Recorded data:
*****
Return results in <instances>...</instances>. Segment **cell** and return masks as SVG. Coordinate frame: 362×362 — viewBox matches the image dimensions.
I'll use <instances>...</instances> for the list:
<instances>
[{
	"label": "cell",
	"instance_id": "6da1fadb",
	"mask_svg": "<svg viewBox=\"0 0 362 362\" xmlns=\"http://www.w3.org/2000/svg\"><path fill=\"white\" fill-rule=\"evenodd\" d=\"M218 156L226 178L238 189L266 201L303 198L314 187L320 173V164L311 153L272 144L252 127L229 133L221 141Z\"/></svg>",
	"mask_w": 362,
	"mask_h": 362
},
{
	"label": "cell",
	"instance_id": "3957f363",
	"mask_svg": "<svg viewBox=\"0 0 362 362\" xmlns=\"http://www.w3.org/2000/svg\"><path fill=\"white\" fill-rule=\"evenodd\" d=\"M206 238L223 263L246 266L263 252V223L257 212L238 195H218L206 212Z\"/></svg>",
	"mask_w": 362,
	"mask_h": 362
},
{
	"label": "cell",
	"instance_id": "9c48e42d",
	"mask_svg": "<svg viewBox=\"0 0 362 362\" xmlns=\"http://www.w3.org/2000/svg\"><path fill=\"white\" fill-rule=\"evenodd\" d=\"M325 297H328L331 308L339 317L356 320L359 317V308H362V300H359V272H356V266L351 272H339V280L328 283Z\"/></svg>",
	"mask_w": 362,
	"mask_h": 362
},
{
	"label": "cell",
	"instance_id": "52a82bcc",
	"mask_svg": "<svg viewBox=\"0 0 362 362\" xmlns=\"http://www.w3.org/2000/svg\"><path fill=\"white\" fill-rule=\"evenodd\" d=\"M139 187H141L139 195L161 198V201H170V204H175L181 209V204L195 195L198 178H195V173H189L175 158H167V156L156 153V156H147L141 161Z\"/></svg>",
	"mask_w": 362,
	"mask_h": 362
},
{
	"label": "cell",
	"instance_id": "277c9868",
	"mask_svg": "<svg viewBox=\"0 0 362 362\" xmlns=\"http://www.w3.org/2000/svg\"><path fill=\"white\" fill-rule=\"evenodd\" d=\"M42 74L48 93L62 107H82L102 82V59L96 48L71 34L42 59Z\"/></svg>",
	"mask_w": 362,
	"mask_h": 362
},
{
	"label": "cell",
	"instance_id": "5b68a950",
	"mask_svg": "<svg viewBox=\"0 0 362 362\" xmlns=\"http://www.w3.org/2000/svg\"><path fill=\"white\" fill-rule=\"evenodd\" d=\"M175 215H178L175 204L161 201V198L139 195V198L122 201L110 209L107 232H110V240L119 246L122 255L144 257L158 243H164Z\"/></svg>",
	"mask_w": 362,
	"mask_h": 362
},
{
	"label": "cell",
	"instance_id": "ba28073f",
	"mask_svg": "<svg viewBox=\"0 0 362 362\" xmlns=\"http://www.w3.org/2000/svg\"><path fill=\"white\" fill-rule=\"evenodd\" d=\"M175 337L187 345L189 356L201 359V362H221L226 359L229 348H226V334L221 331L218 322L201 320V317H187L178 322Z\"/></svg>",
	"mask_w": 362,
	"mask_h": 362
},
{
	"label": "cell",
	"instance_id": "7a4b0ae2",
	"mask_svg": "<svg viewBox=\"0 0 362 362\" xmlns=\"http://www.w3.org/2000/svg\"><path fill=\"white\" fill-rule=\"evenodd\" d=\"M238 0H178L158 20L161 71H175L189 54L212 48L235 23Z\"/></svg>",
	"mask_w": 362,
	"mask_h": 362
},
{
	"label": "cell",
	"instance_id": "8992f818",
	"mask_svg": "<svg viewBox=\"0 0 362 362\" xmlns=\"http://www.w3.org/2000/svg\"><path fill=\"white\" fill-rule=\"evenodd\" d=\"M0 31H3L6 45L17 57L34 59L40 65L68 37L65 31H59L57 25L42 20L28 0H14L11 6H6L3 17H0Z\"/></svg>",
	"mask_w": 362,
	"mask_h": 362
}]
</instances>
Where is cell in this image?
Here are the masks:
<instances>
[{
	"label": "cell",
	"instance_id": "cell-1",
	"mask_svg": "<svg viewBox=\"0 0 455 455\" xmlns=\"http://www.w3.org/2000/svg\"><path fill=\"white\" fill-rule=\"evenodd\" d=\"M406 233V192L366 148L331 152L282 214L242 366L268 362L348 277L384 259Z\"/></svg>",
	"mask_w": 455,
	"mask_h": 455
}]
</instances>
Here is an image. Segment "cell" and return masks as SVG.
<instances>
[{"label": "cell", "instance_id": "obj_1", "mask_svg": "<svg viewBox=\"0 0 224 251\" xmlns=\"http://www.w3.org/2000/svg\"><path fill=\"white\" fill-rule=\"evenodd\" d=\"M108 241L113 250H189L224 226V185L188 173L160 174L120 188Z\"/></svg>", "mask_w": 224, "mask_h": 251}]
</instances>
*****
§ Written exercise
Gather every line from the rows above that contains the string "Segment", matching case exactly.

§ Solution for this task
Return results in <instances>...</instances>. Segment **cell** and return masks as SVG. Coordinate frame: 362×362 — viewBox matches the image dimensions.
Here is an image. Segment "cell" and return masks as SVG.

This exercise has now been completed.